The built-in `length` analyzer computes text length metrics:

| Metric | Description |
|--------|-------------|
| `char_count` | Number of characters |
| `word_count` | Number of words (space-separated) |
| `sentence_count` | Number of sentences (split on `.!?`) |
| `token_count` | Number of tokens (requires tokenizer) |

:::{tip}
Enable token counting by adding `tokenizer_config` to your configuration.

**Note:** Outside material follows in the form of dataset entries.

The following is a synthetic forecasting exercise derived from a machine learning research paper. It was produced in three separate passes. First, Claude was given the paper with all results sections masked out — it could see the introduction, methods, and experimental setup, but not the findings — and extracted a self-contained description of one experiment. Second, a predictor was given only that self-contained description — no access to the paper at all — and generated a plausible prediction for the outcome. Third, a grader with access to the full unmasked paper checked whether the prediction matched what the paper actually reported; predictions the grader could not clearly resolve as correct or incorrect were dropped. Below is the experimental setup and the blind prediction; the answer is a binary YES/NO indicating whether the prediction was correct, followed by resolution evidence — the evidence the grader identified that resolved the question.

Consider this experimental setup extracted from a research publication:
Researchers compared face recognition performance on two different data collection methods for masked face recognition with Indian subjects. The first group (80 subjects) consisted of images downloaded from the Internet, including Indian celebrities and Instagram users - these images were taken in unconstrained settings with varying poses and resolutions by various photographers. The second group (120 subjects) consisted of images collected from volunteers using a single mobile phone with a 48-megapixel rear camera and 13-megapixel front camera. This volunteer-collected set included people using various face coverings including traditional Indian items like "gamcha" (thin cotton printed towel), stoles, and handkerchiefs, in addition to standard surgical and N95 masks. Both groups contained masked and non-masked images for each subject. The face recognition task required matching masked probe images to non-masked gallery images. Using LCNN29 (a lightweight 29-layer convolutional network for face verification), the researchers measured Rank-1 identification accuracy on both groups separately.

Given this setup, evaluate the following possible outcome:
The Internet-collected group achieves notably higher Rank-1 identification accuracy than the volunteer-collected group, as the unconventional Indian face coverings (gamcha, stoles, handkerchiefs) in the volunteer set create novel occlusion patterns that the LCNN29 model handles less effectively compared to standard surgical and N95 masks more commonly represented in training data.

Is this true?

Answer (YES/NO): NO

See {doc}`analyze_config` for setup details.
:::

## Working with Results

### Analysis Summary

Access summary statistics after running analysis:

```python
summary = analyzer.analysis_summary

# Dataset overview
print(f"Dataset: {summary['dataset_overview']['dataset_name']}")
print(f"Samples: {summary['dataset_overview']['conversations_analyzed']}")

# Message-level statistics
for analyzer_name, metrics in summary['message_level_summary'].items():
    for metric_name, stats in metrics.items():
        print(f"{metric_name}: mean={stats['mean']}, std={stats['std']}")
```

### DataFrames

Access raw analysis data as pandas DataFrames:

```python
message_df = analyzer.message_df        # One row per message
conversation_df = analyzer.conversation_df  # One row per conversation
full_df = analyzer.analysis_df          # Merged view
```

The `conversation_df` includes:

- `conversation_index`: Index of the conversation in the dataset
- `conversation_id`: Unique identifier for the conversation
- `num_messages`: Number of messages in the conversation
- `conversation_text_content`: Full conversation rendered as text (formatted as "ROLE: content" for each message)

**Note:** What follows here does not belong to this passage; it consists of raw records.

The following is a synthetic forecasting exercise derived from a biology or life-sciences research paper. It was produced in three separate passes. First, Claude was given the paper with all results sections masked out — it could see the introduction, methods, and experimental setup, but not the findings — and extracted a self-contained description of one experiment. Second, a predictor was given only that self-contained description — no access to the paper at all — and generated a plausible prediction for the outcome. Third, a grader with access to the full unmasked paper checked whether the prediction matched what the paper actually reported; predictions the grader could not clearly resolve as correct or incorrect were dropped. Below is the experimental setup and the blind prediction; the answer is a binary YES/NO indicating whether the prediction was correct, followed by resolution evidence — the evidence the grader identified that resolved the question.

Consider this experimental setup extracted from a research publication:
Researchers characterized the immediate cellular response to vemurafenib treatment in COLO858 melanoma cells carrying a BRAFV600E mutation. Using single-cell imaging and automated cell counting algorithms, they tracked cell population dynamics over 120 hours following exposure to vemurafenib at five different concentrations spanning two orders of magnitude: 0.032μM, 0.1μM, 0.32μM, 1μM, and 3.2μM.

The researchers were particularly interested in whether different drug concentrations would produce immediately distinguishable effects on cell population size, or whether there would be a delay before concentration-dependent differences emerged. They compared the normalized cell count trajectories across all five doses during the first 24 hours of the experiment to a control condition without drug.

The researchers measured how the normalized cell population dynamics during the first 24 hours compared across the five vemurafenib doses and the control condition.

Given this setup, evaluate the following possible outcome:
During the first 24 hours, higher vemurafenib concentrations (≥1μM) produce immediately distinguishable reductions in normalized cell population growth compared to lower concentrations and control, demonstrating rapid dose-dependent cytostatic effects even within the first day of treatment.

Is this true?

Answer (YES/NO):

### Querying and Filtering

Filter results using pandas query syntax:

```python
# Find long messages
long_messages = analyzer.query("text_content_length_word_count > 10")

# Find short conversations
short_convos = analyzer.query_conversations("conversation_text_content_length_char_count < 100")

# Create filtered dataset
filtered_dataset = analyzer.filter("text_content_length_word_count < 100")
```

## Supported Dataset Formats

| Format | Description | Example |
|--------|-------------|---------|
| **oumi** | Multi-turn conversations with roles | SFT, instruction-following |
| **alpaca** | Instruction/input/output format | Stanford Alpaca |
| **DPO** | Preference pairs (chosen/rejected) | Preference learning |
| **KTO** | Binary feedback format | Human feedback |
| **Pretraining** | Raw text | C4, The Pile |

### Analyzing HuggingFace Datasets

Analyze any HuggingFace Hub dataset directly:

::::{tab-set-code}
:::{code-block} yaml

# hf_analyze.yaml

dataset_name: argilla/databricks-dolly-15k-curated-en
split: train
sample_count: 100
output_path: ./analysis_output/dolly
analyzers:

- id: length
:::
:::{code-block} python
from oumi.core.analyze.dataset_analyzer import DatasetAnalyzer
from oumi.core.configs import AnalyzeConfig, SampleAnalyzerParams

config = AnalyzeConfig(
    dataset_name="argilla/databricks-dolly-15k-curated-en",
    split="train",
    sample_count=100,
    analyzers=[SampleAnalyzerParams(id="length")],
)
analyzer = DatasetAnalyzer(config)
analyzer.analyze_dataset()
:::
::::

## Exporting Results

::::{tab-set-code}
:::{code-block} bash

# Export to CSV (default)

oumi analyze --config configs/examples/analyze/analyze.yaml

# Export to Parquet

oumi analyze --config configs/examples/analyze/analyze.yaml --format parquet

# Override output directory

oumi analyze --config configs/examples/analyze/analyze.yaml --output ./my_results
:::
::::

**Output files:**

| File | Description |
|------|-------------|
| `message_analysis.{format}` | Per-message metrics |
| `conversation_analysis.{format}` | Per-conversation aggregated metrics |
| `analysis_summary.json` | Statistical summary |

## Creating Custom Analyzers

You can create custom analyzers to compute domain-specific metrics for your datasets. Custom analyzers extend the `SampleAnalyzer` base class and are registered using the `@register_sample_analyzer` decorator.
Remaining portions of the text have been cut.